In terms of data management, yes, that should be a separate thing. Data grows and grows. Trying to manage data, beyond simple lookup tables, from source control quickly becomes very problematic. Not to mention that you want different data in different environments. This also makes automating deployments much more difficult (branching would be your friend if you insist on going this route, one branch for each data set, then deploy appropriately).

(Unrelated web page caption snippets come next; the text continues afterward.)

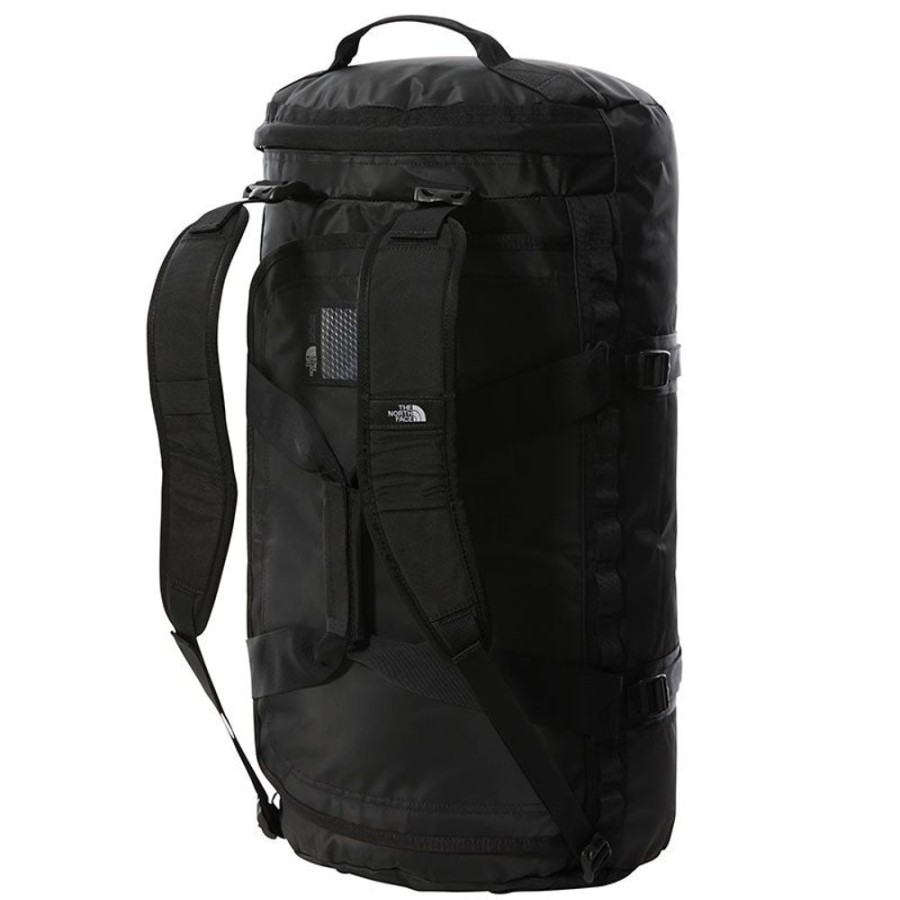 Sport THE NORTH FACE Zaini E Borse | Borsa Duffel Base Camp M 70L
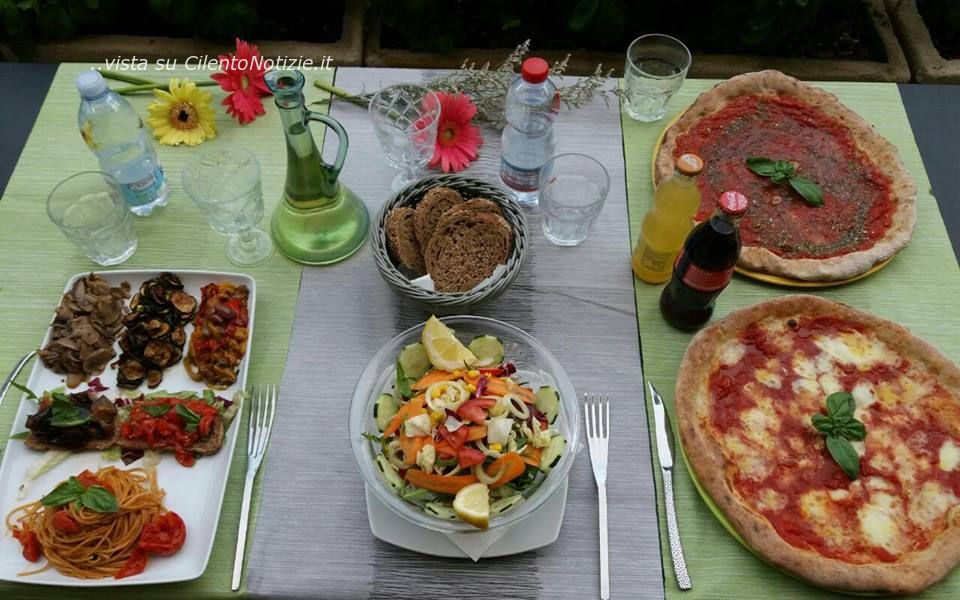 piatti piperita salerno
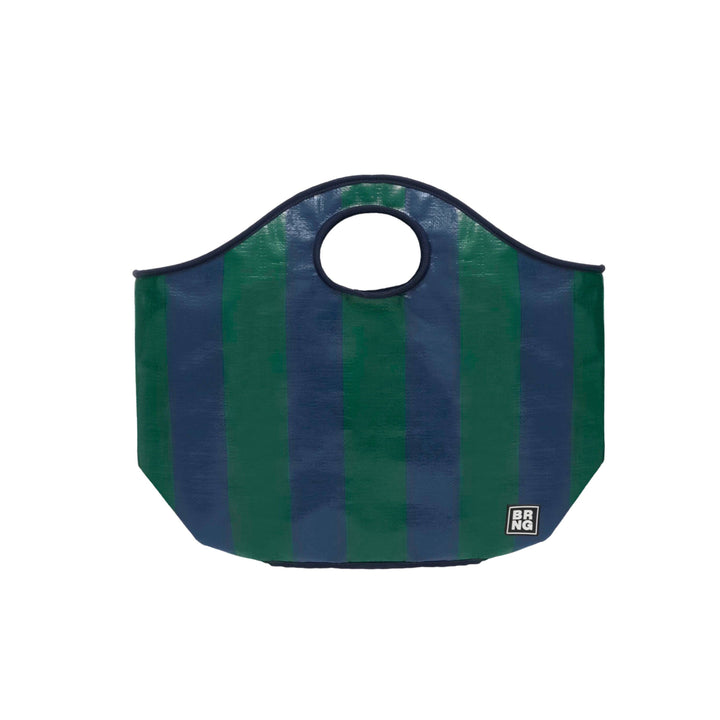 brng bag - The Newport Tote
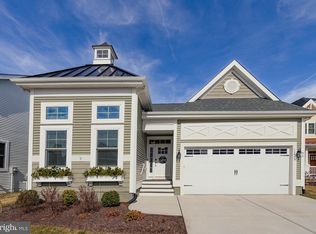 11475 Maull Rd #148, Lewes, DE 19958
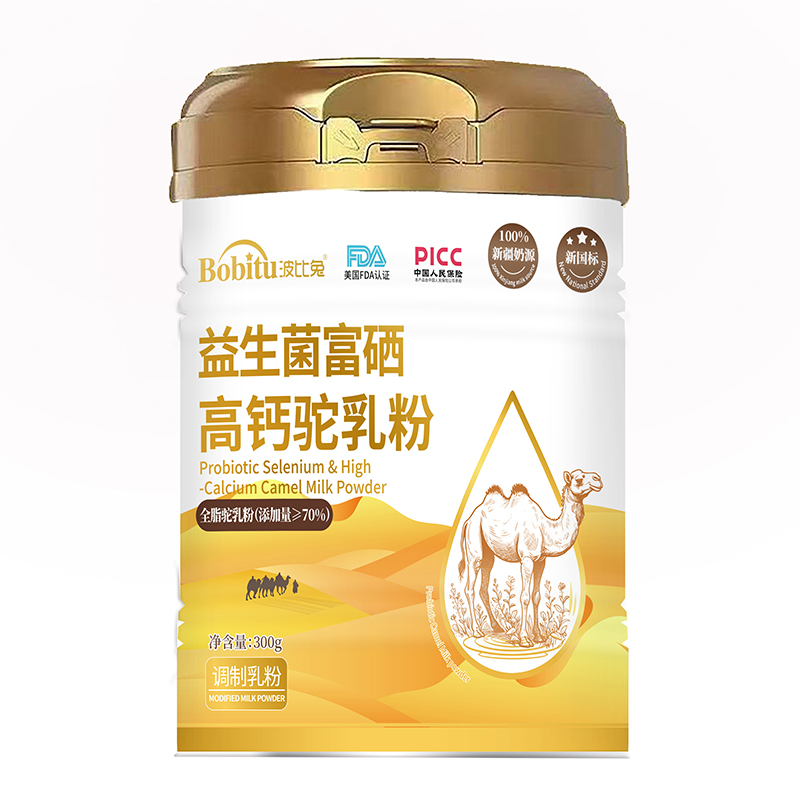 ��(gu��)��(bi��o)�䷽�ӳ������������������ۣ�����������H��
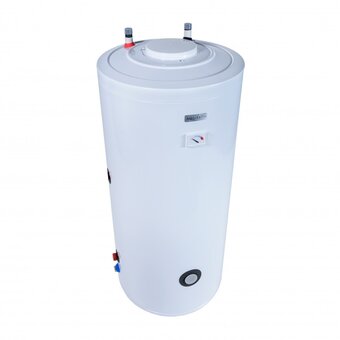  Водонагреватель комбинированного нагрева Hajdu AQ IND 100 SC Pro 2141914010 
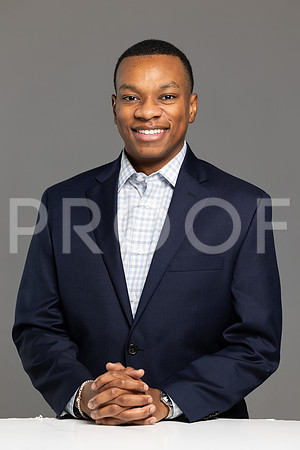 O.Sims IV 2024 HS--32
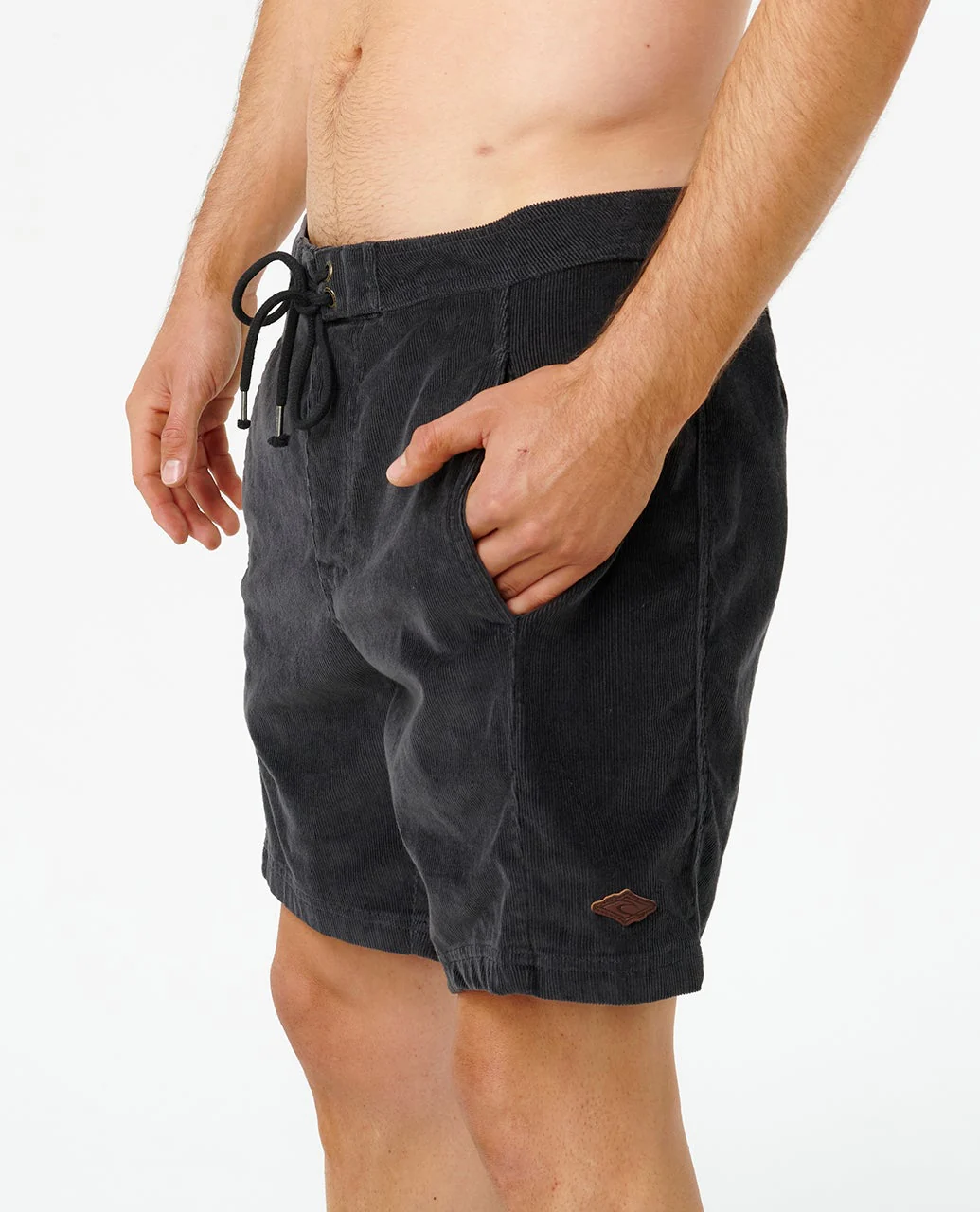 8219-classic-surf-cord-18-walkshort-3.webp Classic Surf Cord 18" Walkshort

You can implement Flyway on an existing project, yes. The key is establishing the baseline. You don't have to do all the steps you outlined above. Let's say you have an existing database. You have to get the script that defines that database. That single script should include all appropriate DDL (and, if you want, DML). Name it following the Flyway standards. Something like V1.0__Baseline.sql.

With that in place, all you must do is run:

flyway baseline

That will establish your existing code base as the start point. From there, you just have to create scripts following the naming standard: V1.1xxx V2.0xxx V53000.1xxx. And run

flyway migrate

To deploy appropriate changes.

The only caveat to this is that, as the documentation states, you must ensure that all your databases match this V1.0 that you're creating and marking as the baseline. Any deviation will cause errors as you introduce new changes and migrate them into place. As long as you've got matching baseline points, you should be able to proceed with different data in different environments with no issues.